Commentary: The savvy CEO knows cookies can keep shareholders cheery in tough times


When May and June roll around, so does the busiest part of the annual shareholder meeting season.

Although they provide an important chance for investors to question management teams and provide feedback, these gatherings operate in a way that often seems anachronistic in the age of Web 2.0. But they have the flair of a neighborhood council meeting and can provide a laugh.

Here's how these things usually go down: CEOs, chairmen and general counsels sit at a big table on a stage, read administrative instructions from a script, declare a voting quorum present and tell the audience that Accountant XYZ has been confirmed.

Still awake? Aside from fast-moving highlight reels of hit TV shows and movies (underlined with energetic music), there's little real entertainment. Most prepared CEO speeches summarize last year's long-announced earnings and include well-known promises to provide shareholder value.

This year, the management teams at Time Warner, CBS Corp. and Viacom each highlighted the deep recession that has hurt profits and stock prices and talked up a recent stabilization in the ad market. All agreed that their companies and stock will emerge stronger and better positioned than others.

The goal is not to make headlines but to send shareholders home happy.

Shareholders bringing serious proposals to a vote usually have the most interesting comments, though the proposals typically get voted down. The sole exception this year: TW shareholders approved by a 55% majority a proposal that will allow holders of at least 10% of common stock to call special shareholder meetings outside the annual gathering. A "say on pay" proposal that would have given shareholders a nonbinding vote on the compensation levels of top execs fell just short, with 45% approval.
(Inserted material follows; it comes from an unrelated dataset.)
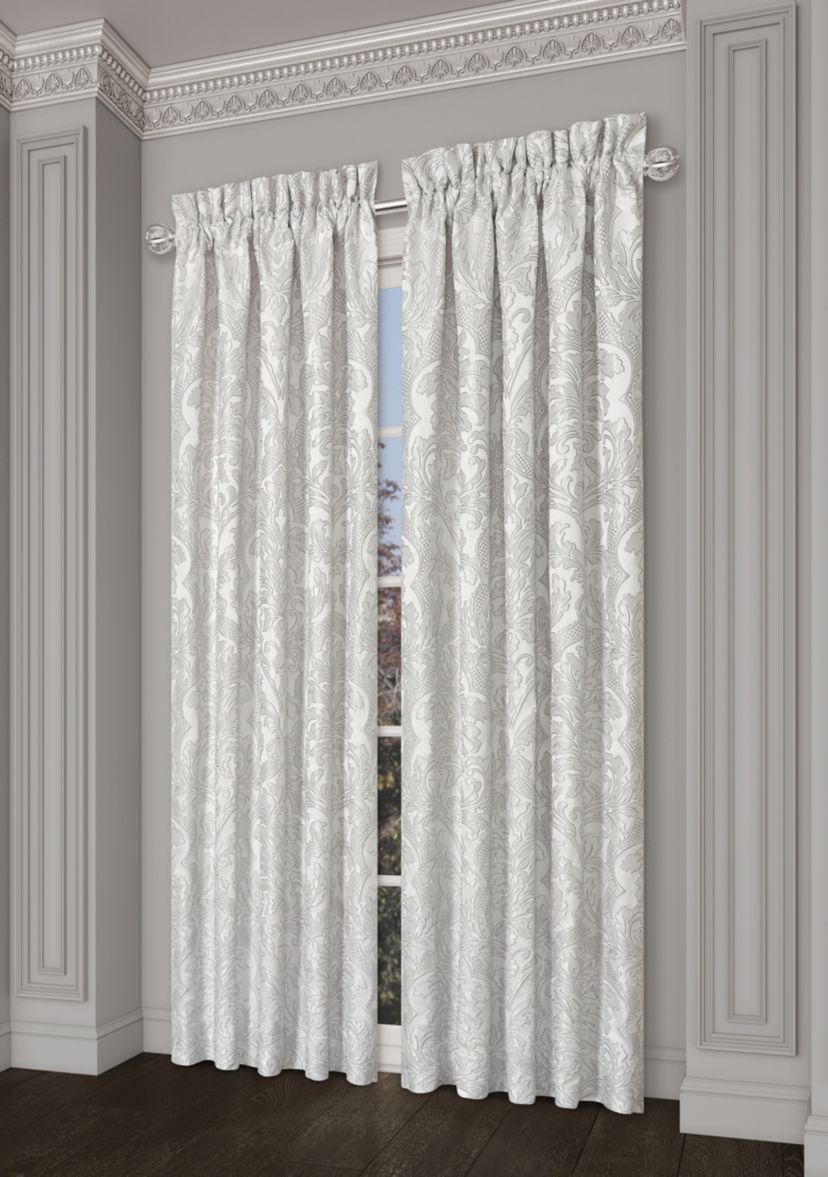 Brunello Drapery Panel Pair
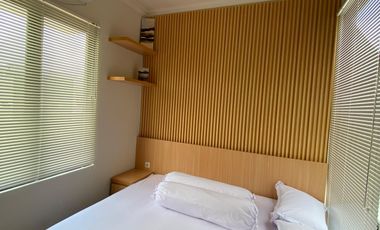 Dijual Rumah Minimalis Konsep Modern di Cluster Ayana Type  Aster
TW shareholders asked serious questions about the conglomerate's planned separation of AOL, the effects of its focus on content businesses and the outlook for the ad market.

Big institutional investors usually couldn't care less about attending these outings, but most small shareholders have different priorities, which mainly revolve around whether cookies and coffee are served. (A few years ago, shareholders were seen sweeping plates of cookies into their bags.)

Most affairs and their catering this time around were simpler, and shareholders noticed. Time Warner and Viacom held their meetings in more intimate settings at their headquarters, rather than the typical dark hotel conference room with the charm of a parking garage. As CEOs applauded their executives' difficult cost-cutting work, attendees seemed to hand out compliments only when they felt they were really due.

In the only shareholder comment at the Viacom meeting, a woman said the highlight reel shown by president and CEO Philippe Dauman was nice, but she felt the pain brought by the company's low stock price and lack of a dividend. But at least Viacom still serves breakfast, she said.

(Viacom sibling CBS scored brownie points -- or was it just cookies and bananas? -- by serving breakfast at its gathering a few days later.)

This year's meetings brought out those old acquaintances, like longtime shareholder activist Evelyn Y. Davis. But why did she play a lead role at the TW and CBS outings but miss Viacom's? Word is that she sold her Viacom shares a couple of years ago, which means Viacom execs didn't get to hear one of her typical introductions presented, as music readers would say, forte: "I'm Evelyn Y. Davis, editor of 'Highlights and Lowlights.' You probably know me from CNBC."

Davis dragged out the meetings with valid governance questions, followed by stories about her ex-husbands and TV appearances.

But thanks to Davis and another shareholder, I am pitching the idea for a new TV show, "The Dating Game: Shareholder Meeting Edition."

At TW's session, Davis lauded chairman and CEO Jeffrey Bewkes for a reason you might not expect. "You are the best-looking CEO we have had," she said. Another shareholder joined Davis in lauding Bewkes as "handsome."

Bewkes' biggest competition apparently comes from CBS and Viacom chairman and controlling shareholder Sumner Redstone. Davis told him at the CBS meeting that he was looking good and asked whether he had a new haircut.

Anyone care for an annual ranking of the sexiest entertainment CEOs?

Davis provided another of this season's funniest moments, accidentally calling Bewkes "Jerry" a couple of times -- maybe lapsing to the old days, when Gerald Levin ran TW and later AOL TW.

As we said, these shareholder meetings can seem a tad anachronistic.